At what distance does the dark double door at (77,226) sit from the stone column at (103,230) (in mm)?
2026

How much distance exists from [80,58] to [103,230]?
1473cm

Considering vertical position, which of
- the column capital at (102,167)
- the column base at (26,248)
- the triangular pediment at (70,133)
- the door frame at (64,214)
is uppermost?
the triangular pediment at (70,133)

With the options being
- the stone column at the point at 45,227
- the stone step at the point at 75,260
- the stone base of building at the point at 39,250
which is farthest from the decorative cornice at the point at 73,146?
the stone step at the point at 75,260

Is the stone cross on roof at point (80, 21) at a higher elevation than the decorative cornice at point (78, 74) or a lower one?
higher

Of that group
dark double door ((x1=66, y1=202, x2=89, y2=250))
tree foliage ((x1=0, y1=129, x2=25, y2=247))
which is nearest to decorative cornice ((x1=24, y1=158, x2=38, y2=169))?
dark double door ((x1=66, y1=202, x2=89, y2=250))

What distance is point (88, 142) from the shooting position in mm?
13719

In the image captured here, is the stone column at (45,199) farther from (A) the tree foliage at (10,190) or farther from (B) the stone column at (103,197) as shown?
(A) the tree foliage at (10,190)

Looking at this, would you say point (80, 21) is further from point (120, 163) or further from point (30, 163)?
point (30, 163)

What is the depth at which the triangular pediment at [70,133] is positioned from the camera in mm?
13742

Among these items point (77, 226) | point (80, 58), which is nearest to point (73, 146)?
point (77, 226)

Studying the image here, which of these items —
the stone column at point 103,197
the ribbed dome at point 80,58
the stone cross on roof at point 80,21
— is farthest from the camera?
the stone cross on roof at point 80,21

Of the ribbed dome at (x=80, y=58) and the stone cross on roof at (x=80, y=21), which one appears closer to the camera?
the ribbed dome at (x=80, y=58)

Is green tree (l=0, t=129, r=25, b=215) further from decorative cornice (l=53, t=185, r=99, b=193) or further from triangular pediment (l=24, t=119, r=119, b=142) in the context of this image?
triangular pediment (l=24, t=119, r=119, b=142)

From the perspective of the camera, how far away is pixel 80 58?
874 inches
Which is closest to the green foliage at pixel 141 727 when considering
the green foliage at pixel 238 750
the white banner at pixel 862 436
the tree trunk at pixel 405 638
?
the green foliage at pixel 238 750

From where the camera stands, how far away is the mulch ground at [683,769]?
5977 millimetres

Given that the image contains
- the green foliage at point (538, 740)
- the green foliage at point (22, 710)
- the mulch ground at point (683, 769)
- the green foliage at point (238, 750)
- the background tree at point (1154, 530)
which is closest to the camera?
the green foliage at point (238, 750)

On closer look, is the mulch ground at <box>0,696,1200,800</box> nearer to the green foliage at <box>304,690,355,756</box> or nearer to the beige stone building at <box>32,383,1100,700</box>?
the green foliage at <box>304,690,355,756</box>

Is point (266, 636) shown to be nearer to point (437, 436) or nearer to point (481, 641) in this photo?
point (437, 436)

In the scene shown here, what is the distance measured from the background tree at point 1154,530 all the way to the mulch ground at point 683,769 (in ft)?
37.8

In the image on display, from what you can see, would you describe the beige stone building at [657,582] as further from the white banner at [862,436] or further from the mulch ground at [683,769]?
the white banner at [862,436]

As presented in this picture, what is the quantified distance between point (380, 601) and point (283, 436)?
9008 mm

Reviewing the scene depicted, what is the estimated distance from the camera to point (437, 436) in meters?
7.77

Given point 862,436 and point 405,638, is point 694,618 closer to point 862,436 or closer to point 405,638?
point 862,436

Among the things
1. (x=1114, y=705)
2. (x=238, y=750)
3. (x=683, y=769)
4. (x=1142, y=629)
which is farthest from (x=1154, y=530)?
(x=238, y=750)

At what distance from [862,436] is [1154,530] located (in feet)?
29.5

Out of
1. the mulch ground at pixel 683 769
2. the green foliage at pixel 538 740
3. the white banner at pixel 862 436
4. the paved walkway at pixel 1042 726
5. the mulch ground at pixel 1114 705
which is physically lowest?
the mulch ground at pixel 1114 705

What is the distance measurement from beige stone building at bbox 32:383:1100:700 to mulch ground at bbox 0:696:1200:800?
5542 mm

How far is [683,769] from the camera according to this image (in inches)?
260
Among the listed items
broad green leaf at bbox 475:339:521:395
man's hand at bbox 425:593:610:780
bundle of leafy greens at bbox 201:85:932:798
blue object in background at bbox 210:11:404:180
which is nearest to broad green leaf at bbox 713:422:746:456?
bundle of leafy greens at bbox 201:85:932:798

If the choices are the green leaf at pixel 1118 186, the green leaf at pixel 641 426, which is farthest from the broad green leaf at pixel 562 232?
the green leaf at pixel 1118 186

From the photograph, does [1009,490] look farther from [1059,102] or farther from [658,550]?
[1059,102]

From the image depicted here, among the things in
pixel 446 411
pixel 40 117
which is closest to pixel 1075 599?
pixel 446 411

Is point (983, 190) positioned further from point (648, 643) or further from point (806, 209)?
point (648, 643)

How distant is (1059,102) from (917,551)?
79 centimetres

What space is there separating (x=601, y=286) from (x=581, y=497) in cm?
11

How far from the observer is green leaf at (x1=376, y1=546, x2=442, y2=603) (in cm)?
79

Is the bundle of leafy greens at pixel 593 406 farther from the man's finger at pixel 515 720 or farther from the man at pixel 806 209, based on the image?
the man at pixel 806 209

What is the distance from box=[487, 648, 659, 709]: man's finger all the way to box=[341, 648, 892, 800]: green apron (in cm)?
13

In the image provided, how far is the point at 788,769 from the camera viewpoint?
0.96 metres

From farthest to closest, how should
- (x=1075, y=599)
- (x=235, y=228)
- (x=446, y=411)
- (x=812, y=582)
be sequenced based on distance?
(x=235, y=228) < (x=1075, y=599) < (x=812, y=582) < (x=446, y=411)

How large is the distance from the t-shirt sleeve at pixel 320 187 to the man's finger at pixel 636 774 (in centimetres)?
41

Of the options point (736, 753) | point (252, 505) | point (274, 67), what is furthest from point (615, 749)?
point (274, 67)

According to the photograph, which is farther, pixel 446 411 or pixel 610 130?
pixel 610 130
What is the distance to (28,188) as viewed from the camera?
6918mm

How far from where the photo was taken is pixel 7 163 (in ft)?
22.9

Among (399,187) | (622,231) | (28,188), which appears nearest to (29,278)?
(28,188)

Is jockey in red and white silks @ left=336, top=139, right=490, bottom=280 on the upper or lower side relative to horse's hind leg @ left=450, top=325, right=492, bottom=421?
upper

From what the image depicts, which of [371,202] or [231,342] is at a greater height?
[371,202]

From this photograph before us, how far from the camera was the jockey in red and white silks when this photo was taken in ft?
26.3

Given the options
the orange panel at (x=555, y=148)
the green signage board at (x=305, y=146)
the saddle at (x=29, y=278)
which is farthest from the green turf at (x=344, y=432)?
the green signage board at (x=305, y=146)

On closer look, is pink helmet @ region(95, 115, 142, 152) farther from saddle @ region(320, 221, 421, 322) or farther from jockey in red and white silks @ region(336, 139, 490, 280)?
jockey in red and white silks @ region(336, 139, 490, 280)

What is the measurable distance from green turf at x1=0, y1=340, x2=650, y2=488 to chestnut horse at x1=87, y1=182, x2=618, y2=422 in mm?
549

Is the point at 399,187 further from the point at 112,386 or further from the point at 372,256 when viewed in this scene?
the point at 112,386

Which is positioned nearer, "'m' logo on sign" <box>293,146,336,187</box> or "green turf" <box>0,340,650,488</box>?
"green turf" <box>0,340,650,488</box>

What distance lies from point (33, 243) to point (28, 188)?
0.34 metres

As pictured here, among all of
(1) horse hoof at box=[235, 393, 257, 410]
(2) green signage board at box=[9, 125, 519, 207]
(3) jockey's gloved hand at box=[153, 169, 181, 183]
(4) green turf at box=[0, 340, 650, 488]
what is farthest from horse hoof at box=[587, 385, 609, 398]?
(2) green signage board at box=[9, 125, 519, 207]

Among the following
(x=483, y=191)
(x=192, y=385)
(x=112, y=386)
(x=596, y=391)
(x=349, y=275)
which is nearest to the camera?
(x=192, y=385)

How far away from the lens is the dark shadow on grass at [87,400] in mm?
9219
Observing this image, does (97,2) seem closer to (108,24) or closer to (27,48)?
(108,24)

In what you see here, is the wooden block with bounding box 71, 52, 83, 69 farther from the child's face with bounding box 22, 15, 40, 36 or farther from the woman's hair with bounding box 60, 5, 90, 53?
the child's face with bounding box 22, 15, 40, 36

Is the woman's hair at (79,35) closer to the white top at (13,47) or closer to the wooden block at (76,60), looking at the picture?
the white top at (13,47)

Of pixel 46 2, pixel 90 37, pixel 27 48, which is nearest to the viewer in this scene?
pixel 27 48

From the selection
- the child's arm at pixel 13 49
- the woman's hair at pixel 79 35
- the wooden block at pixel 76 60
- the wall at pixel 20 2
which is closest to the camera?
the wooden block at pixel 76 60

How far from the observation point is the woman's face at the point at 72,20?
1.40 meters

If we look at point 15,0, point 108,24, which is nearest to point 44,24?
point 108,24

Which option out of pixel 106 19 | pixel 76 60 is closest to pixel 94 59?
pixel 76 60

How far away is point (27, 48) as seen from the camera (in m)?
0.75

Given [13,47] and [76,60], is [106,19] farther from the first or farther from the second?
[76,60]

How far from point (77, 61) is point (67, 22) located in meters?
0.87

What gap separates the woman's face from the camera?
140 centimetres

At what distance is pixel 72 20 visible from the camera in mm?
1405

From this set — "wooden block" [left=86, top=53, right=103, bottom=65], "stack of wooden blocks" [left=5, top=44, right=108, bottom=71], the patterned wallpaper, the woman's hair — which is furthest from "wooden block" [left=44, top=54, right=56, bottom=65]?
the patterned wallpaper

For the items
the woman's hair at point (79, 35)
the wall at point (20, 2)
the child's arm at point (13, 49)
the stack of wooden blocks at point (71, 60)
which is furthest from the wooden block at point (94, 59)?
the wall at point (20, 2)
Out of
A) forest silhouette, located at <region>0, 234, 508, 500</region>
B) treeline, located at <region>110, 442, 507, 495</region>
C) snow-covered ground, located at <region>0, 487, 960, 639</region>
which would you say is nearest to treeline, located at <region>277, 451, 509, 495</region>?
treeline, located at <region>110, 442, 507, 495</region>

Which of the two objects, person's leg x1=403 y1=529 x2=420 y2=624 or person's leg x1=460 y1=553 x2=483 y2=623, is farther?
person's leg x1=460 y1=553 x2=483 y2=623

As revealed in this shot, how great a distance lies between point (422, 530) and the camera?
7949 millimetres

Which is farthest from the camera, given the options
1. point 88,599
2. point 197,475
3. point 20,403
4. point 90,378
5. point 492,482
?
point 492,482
•••
**TASK BRIEF**
Quote only the lines from the line containing "For the items" through the end of the listing, please, keeping both the first and the last line.

**TASK ANSWER**
For the items
the woman's hair at point (79, 35)
the wall at point (20, 2)
the child's arm at point (13, 49)
the stack of wooden blocks at point (71, 60)
which is furthest from the wooden block at point (94, 59)?
the wall at point (20, 2)
Out of
A) forest silhouette, located at <region>0, 234, 508, 500</region>
B) treeline, located at <region>110, 442, 507, 495</region>
C) snow-covered ground, located at <region>0, 487, 960, 639</region>
which would you say is nearest to treeline, located at <region>277, 451, 509, 495</region>?
treeline, located at <region>110, 442, 507, 495</region>

Which of the two objects, person's leg x1=403 y1=529 x2=420 y2=624 or person's leg x1=460 y1=553 x2=483 y2=623, is farther?
person's leg x1=460 y1=553 x2=483 y2=623

As revealed in this shot, how great a distance lies between point (422, 530) and the camera?
7949 millimetres

Which is farthest from the camera, given the options
1. point 88,599
2. point 197,475
3. point 20,403
4. point 90,378
5. point 492,482
?
point 492,482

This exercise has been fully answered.